# Trouble with Craftsman Garage door sensors, can I bypass??



## theway146

I am trying to fix my roomates garage as a surprise while he is on vacation... It's a Craftsman 1/2 hp auto garage unit, standard setup with the factory laser sensors at the bottom of each guide rail. The left one is green, no light at the right side. I want to bypass the sensors and try not buying new sensors. 

I've checked all the connections and they are fine. The right side loops up and around the door to the left sensor (the working one). There are a black and white wire coming from each sensor, which in turn is spliced into the wire going to the main unit (in logical unison, 2 blacks from each sensor going to "unit" blue; 2 whites from each sensor going to "unit" white).

I can see where the wiring makes sense, having the sensors loop into the unit wires in unison. I figured I could just bypass this and connect the "unit" blue and white to complete the circuit. This did not work. 

SO, is there a way to not use the sensors and complete the circuit and fool the main unit????

# Provided material

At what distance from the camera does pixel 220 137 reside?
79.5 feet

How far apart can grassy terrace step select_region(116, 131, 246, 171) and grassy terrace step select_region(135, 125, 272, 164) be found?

# Task list
#1 Duplicate the part of the garage door sensor post starting at "# Trouble with" and ending at "buying new sensors.".
#2 Answer these from the garage door sensor post:
(a) What horsepower is the Craftsman unit?
(b) Which sensor shows a green light?
(c) Which wire on the main unit do the two black sensor wires go to?
#3 Resume the garage door sensor post after its final sentence.

# Task responses
#1
# Trouble with Craftsman Garage door sensors, can I bypass??



## theway146

I am trying to fix my roomates garage as a surprise while he is on vacation... It's a Craftsman 1/2 hp auto garage unit, standard setup with the factory laser sensors at the bottom of each guide rail. The left one is green, no light at the right side. I want to bypass the sensors and try not buying new sensors.

#2
(a) 1/2 hp
(b) The left one
(c) The "unit" blue wire

#3
----------



## Drabdr

Welcome!!

Is the green light continuously on, or does it blink? How do you know it's the sensors? Will the door work if you hold in the wired button? Is there any movement at all on the door? 

Did the opener ever work at any time?


----------



## wacor

I tried bypassing mine with no luck

Try taking them off and putting them together where you know they are aligned. That way you know it is the sensors.


----------



## mrss

The receiver and transmitter go to the same two screw terminals, right? I don't believe you can't bypass that kind of safety sensor with a wire as the single pair of wires probably carries both the power and a simple digital signal superimposed on the power. 

They cost around 40 bucks, by the way.


----------



## theway146

Drabdr said:


> Welcome!!
> 
> Is the green light continuously on, or does it blink? How do you know it's the sensors? Will the door work if you hold in the wired button? Is there any movement at all on the door?
> 
> Did the opener ever work at any time?


What do you mean by "hold in the wired button"?

The green light is continuously on. The door use to go about 4 inches while holding the wall unit button down then would want to go the up direction... I use to be able to let go and then press right away and the door would start going back down. This would sometimes have to be done 2 or 3 times. The other day this method just stopped working. I've lived at this house about 3 months, but just started keeping my car in the garage for 2 weeks; it has always been this way for me. I do not know for sure it is the sensors, just a guess cause the one light is out.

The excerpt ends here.